AWS Thinkbox Discussion Forums

Awake and Krakatoa in After Effects

Hey guys, I was browsing through the old Advisory board forum and saw that Chris was looking for some feedback on Awake. I posted it there, but I’m cross posting here, since i didn’t realize those weren’t active anymore (Thanks Chad!).

The only tools from Awake I’d consider porting to AE are depth blur and FFT blur (I can’t remember the new name, it’s been so long!!) FFT blur is STILL the only blur tool that I know of that allows you to plug in an RGB kernel into the blur and get those awesome rainbow bokeh’s. AE updated their blur tools for 5.5, but they’re still slow as hell, and don’t allow custom kernels. That being said, your competition is Lens Care, and it’s firmly entrenched into the AE community. frischluft.com/lenscare/index.php You could undercut them? :slight_smile:

Motion depth blur is another option too, which doesn’t have an AE equivalent at all.

On another topic entirely, if you found a way to license Krakatoa to Red Giant Software, and integrate it into Trapcode Particular/Form, people would go crazy for that. Particular starts to bog down at a few 100,000 particles, so being able to render millions of particles would blow a lot of AE user’s minds. If you can introduce voxel rendering into that tool, I think you’d have an incredible winner. The other option is to release Krakatoa for AE, but you’re going to be re-inventing the wheel to a degree, and fighting against a tool that basically has 100% of the AE particle market.

Chad mentioned that there might be an option to use the max/AE integration that was announced at Siggraph, but I don’t think that’s more than simply being able to bring in lights/nulls/cameras into AE from Max, like was previously possible. I could be wrong, but I think they’ve just streamlined the integration… Cinema 4D has such a strong integration with AE and it’s the tool most mograph artists go to for 3D. I think Autodesk is just fighting back since C4D has grown quite a bit in the last few years, especially in the US.

With Krakatoa being such an awesome tool, I think it would work really well in AE. Trapcode Form (another particle engine written by the same guy that does particular) has the ability to import animated OBJ’s into AE and do some really amazing things with it.

Check out the video here: redgiantsoftware.com/product … code-form/ Looks a lot like Krakatoa renders, doesn’t it? :slight_smile: But with 1/1000th the particle count :slight_smile:

Trapcode Form and Particular share a lot of the same fundamental tech (from what I understand and from having used both plugins), so if you can get Krakatoa rendering in one, I’m guessing it wouldn’t be hard to get it working in both tools.
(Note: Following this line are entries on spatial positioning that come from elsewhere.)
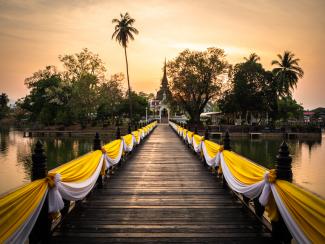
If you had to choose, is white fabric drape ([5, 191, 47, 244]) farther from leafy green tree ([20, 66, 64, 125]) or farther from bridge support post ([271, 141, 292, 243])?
leafy green tree ([20, 66, 64, 125])

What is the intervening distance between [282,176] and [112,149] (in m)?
5.64

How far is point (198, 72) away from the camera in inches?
1773

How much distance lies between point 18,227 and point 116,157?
6114mm

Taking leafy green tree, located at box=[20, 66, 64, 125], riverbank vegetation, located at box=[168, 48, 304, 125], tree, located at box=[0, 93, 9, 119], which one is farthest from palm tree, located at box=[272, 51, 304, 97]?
tree, located at box=[0, 93, 9, 119]

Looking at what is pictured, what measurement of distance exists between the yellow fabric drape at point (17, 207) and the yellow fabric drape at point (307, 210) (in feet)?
10.2

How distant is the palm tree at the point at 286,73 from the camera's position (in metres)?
49.9

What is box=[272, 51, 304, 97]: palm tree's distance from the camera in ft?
164

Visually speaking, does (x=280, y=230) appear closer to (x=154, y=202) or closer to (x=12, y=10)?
(x=154, y=202)

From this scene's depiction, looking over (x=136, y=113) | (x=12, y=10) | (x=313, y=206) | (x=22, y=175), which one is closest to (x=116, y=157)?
Result: (x=313, y=206)

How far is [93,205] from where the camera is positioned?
6.01 metres

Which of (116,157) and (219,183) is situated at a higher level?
(116,157)

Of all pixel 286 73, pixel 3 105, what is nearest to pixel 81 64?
pixel 286 73

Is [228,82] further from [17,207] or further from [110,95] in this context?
[17,207]

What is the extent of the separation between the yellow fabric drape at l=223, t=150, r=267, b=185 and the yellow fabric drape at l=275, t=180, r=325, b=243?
797 millimetres
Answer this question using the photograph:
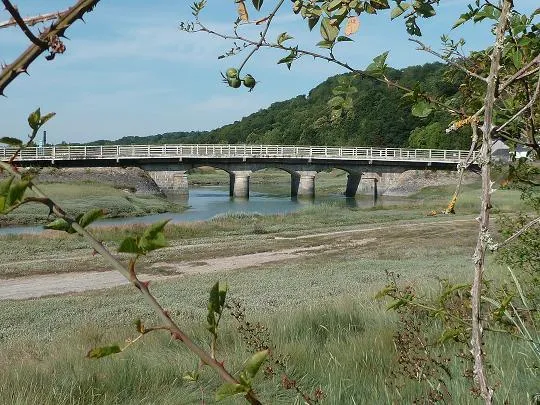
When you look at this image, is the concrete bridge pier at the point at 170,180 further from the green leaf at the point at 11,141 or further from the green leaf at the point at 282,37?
the green leaf at the point at 11,141

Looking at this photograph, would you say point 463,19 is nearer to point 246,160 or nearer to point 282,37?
point 282,37

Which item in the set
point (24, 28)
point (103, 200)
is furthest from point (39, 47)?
point (103, 200)

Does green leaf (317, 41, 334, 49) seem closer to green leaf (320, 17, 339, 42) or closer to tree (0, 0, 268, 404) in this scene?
green leaf (320, 17, 339, 42)

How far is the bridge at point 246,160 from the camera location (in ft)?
194

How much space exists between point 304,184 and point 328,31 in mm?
62624

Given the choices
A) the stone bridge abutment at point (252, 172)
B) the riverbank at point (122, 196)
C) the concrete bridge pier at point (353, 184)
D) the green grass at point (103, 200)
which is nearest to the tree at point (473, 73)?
the riverbank at point (122, 196)

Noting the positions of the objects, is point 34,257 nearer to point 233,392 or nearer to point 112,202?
point 112,202

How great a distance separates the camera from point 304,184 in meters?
64.3

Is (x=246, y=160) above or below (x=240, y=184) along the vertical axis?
above

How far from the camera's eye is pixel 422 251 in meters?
22.9

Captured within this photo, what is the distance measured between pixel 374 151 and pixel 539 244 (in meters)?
65.2

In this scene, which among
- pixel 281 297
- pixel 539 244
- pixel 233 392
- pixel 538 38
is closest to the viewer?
pixel 233 392

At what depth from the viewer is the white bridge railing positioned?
58594mm

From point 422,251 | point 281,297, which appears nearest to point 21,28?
point 281,297
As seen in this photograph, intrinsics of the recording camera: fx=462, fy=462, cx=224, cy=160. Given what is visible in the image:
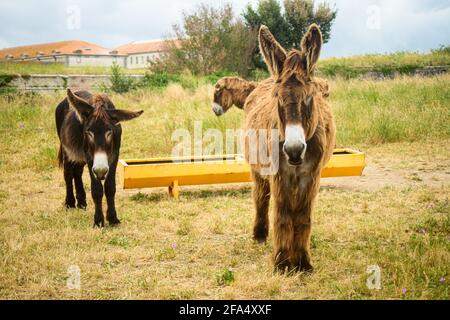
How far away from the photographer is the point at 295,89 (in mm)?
3453

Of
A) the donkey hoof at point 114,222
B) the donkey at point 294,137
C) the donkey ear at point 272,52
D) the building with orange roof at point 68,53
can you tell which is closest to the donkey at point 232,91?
the donkey hoof at point 114,222

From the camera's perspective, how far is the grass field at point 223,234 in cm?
383

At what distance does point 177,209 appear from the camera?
260 inches

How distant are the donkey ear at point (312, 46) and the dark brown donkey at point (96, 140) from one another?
8.44 ft

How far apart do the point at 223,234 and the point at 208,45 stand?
20279 millimetres

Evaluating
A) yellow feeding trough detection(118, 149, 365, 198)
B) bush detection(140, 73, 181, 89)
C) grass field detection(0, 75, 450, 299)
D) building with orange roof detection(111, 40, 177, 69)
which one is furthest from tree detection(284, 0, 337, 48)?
building with orange roof detection(111, 40, 177, 69)

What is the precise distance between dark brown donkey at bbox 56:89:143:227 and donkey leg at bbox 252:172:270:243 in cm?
165

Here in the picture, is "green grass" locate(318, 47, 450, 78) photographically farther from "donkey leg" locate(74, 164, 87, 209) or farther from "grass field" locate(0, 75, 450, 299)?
"donkey leg" locate(74, 164, 87, 209)

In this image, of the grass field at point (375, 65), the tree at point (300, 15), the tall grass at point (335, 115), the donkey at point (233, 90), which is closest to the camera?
the donkey at point (233, 90)

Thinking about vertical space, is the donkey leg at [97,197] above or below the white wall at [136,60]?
below

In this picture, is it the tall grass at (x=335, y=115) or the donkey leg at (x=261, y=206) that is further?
the tall grass at (x=335, y=115)

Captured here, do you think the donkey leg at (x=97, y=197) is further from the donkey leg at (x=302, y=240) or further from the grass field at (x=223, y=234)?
the donkey leg at (x=302, y=240)
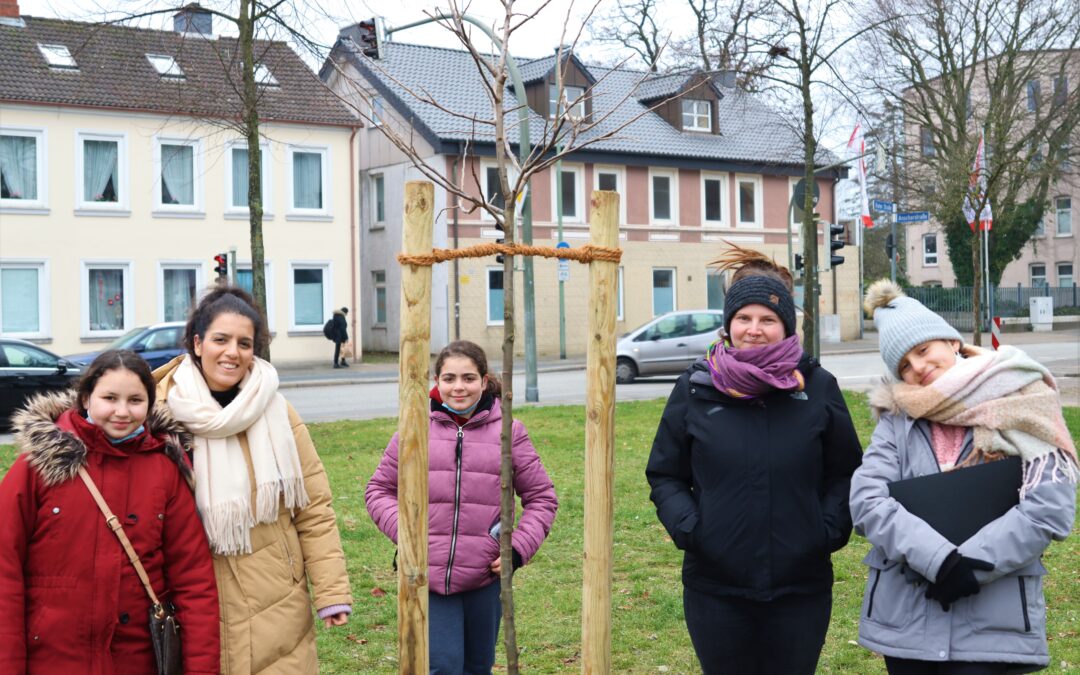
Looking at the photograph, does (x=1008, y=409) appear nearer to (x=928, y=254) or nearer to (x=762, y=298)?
(x=762, y=298)

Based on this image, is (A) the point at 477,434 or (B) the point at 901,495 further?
(A) the point at 477,434

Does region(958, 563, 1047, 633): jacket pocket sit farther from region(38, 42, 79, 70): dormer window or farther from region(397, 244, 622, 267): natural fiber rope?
region(38, 42, 79, 70): dormer window

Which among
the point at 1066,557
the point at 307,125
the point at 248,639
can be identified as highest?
the point at 307,125

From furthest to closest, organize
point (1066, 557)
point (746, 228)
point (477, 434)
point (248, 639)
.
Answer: point (746, 228) < point (1066, 557) < point (477, 434) < point (248, 639)

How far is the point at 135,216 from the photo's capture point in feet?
97.3

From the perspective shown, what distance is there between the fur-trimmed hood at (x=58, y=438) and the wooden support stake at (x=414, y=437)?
700 mm

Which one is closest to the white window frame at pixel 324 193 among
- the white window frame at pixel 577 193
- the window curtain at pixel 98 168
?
the window curtain at pixel 98 168

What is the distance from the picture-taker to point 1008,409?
10.8 ft

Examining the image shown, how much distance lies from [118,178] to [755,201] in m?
21.6

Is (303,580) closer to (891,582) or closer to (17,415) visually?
(17,415)

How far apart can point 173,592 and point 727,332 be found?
1.92 meters

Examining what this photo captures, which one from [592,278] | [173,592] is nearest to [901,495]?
[592,278]

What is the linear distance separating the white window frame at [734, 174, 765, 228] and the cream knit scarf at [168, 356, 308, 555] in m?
37.7

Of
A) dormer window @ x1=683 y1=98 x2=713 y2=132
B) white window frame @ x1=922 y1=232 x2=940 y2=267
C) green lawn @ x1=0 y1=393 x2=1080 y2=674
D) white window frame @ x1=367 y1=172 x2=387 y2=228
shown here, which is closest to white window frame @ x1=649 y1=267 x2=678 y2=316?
dormer window @ x1=683 y1=98 x2=713 y2=132
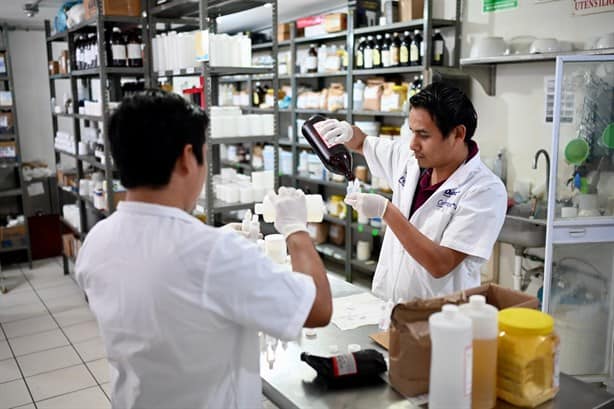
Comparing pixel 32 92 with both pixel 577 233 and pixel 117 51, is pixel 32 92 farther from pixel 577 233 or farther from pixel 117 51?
pixel 577 233

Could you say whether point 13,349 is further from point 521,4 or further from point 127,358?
point 521,4

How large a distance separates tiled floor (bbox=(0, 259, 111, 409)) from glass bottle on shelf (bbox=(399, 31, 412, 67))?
3.34 m

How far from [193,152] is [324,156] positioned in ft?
4.03

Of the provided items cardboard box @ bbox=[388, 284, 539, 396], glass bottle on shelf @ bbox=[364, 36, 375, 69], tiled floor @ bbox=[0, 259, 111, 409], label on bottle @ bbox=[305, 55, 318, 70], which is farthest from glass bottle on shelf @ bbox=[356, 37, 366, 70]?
cardboard box @ bbox=[388, 284, 539, 396]

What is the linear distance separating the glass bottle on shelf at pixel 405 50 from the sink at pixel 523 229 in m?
1.59

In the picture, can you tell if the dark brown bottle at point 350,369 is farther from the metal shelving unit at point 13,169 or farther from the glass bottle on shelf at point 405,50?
the metal shelving unit at point 13,169

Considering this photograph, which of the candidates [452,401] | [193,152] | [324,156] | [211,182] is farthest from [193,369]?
[211,182]

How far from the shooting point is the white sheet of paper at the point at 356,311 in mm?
2017

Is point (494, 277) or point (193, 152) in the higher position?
point (193, 152)

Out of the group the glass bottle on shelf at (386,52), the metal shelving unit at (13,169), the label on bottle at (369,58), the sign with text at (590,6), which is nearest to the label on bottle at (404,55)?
the glass bottle on shelf at (386,52)

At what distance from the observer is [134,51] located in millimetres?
4465

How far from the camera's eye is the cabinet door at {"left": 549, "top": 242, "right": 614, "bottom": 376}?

Both of those plugins have been around for years and are extremely mature products, so it would be hard to compete against them with your own plugin IMO.

Anyways, that’s just my $0.02, but as a long time AE user and knowing that community pretty well, I think it would be a pretty sweet collaboration if Krakatoa and Particular/Form were merged in some way.

i would love to get krakatoa out to more people - we have krak SR coming right now - standalone windows renderering [and linux]
once we have support for maya, houdini, cinema4d etc - we can certainly look at aftereffects integration [as well as fusion ,nuke etc]
what i’ve found is that i need a product specialist - bobo being so tightly wound to krakatoa makes the tool awesome, and knowing max just makes it better.
if i had someone who knew aftereffects well and could help define the integration, that would be helpful.

cb

/me Waves hand frantically! I’d love to help out with this if you want to give it a shot. I’ve been a pretty heavy AE user since version 3 or 4 (around 1996) (except for those 8 years or so I was ‘forced’ to use Fusion every day :wink: hehe). I’m also Certified by Adobe in After Effects/Photoshop and on the current beta, if that makes any difference…

Here’s the issues I see with AE integration. Basically, in order to do this right, you’re going to have to build an entire particle plugin/engine for After Effects yourself, if you want to do it alone. There’s going to be a ton of overhead there to essentially become even close to feature comparable to the two particle plugins that are already on the market: Trapcode Form and Particular.

They’ve been around for about 7 years, so they’re incredibly mature and powerful at this point. They’ve done all of the heavy lifting for you already, so the way I see it, is the best way to get this out to the most users would be to find a way to license the Krakatoa point/voxel rendering tech and integrate it into those plugins. It should be possible, but I obviously didn’t code those tools, so I’m working on an assumption here. You’d have to talk to Peder Norrby (the developer) peder.norrby@gmail.com and get the scoop from him.

Both those plugins could do with a way to bake out particles so they don’t have to be recalculated on every frame, so if that workflow could make it’s way in there too, that would be killer.